- Titolo: Sant’Apollonia
- Autore: Giuseppe Tonelli (attribuito a)
- Data:
- Tecnica: Olio su tavola ottagona, riquadrata
- Dimensioni: cm 44,8 x 34,2
- Provenienza: collezione Boscoli (?)
- Inventario: GN 544/12
- Genere: Pittura
- Museo: Galleria Nazionale
- Sezione espositiva: Arte in Lombardia e in Italia centrale 1600-1700
Riunite in gruppi di tre in quattro cornici, le dodici sante poterono far parte della dotazione di un monastero femminile.
L’identificazione di alcuni dei personaggi, fatta dall’inventariatore ottocentesco, è tutt’altro che certa: se non vi sono dubbi per Margherita (col drago), Agnese (con l’agnello), Lucia (cogli occhi su un’alzata), Agata (con un taglio sulle mammelle), Caterina d’Alessandria (con la ruota dentata), Cecilia (con l’organo) e Apollonia (col dente nella tenaglia), santa Bibiana non è l’unica martire con una colonna, la santa domenicana è difficilmente, come si dichiara, santa Rosa da Lima che non è mai raffigurata coronata di spine ma piuttosto Caterina da Siena, e per le ultime tre il Ricci onestamente riconosce che gli attributi (la ruota per Anastasia, spada e corona per Martina, lancia o pugnale per Tecla) sono propri anche di altre sante, ma meno note o non presenti nelle litanie o nel canone della Messa).
Ma l’identificazione verrebbe piuttosto dalla definizione della scuola pittorica cui appartengono i dodici quadretti; essi portano tradizionalmente, ma non si sa perché, il cognome Tonelli, che si adatta sia a un aiuto parmigiano di Correggio e Rondani in San Giovanni Evangelista, di nome Alberto (1496-1540) sia a un Giuseppe fiorentino del tardo ’600 e primo ’700, oggi noto esclusivamente come frescante e prospettico (ma che ebbe un fratello Ottavio e un nipote Domenico pure pittori, nonché un’Anna ritrattista per turisti inglesi nella seconda metà del ’700 di cui non si conosce il grado di parentela). Nell’inventario del 1852 vi è anche l’ipotesi di una lettura “Torrelli”, nome non attestato per pittori.
Ora, anche se il marcato correggismo delle dodici teste potrebbe far pendere la bilancia verso la Parma del ’500, la scioltezza del tocco e la disossata morbidezza delle carni e delle stoffe pur sopra una solida struttura anatomica può condurre verso la Firenze degli Anni settanta-ottanta del ’600, memore delle mollezze furiniane, delle ricchezze d’ornato di Onorio Marinari e ammaestrata sull’importanza del Correggio (come ben vide Livio Mehus) per traghettare la pittura dal più maestoso e solido barocco alle leggerezze del Rococò: vi sono nelle raccolte medicee esercitazioni di quest’epoca su suoi originali come i putti entro ovati di verzura della Camera di San Paolo (cfr. Meloni 1997, p. 43, nota 12). Inoltre la formazione di Giuseppe si svolse sia a Firenze che a Bologna: ma, ripeto, di lui non si conoscono dipinti di figura.
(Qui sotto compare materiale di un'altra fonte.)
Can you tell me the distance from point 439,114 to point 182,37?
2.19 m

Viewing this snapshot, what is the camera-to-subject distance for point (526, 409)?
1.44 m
Se le dodici tavolette sono fiorentine, le sante raffigurate potrebbero essere titolari di monasteri femminili cittadini, come infatti sono Caterina da Siena (domenicane), Lucia (agostiniane), Agata (camaldolesi), Caterina d’Alessandria (vari ordini), Apollonia (benedettine) o anche di chiese non monacali a dedicazione femminile (Agnese, Cecilia e Margherita); ne mancano però di importanti (Chiara, Felicita, Maria Maddalena de’ Pazzi, Monica, Orsola, Teresa, Verdiana) non identificabili con queste: e resterebbero comunque fuori Anastasia, Bibiana, Martina e Tecla, difficilmente intercambiabili con Cristina, Felicita, Reparata o Marta che hanno talora gli stessi simboli (rispettivamente la ruota, la colonna, la spada). Ma potrebbero essere sante le cui reliquie erano conservate in uno stesso luogo, o altro che oggi ci sfugge.
Negli inventari dal 1852 in poi non è mai data la provenienza delle tavolette: che non sembra, come si potrebbe pensare, la collezione Tacoli Canacci fonte di molte opere fiorentine della Pinacoteca. Nella scheda viene indicata una possibile identificazione con “dodici teste… di mano del Cavedone” citate nell’inventario del 1690 della collezione Boscoli pubblicato dal Campori (1870, p. 379), senza badare che erano non su tavola ma “sopra la carta incollata sopra la tela con cornice” e non se ne specifica né il formato ottagono né il raggruppamento a tre per tre.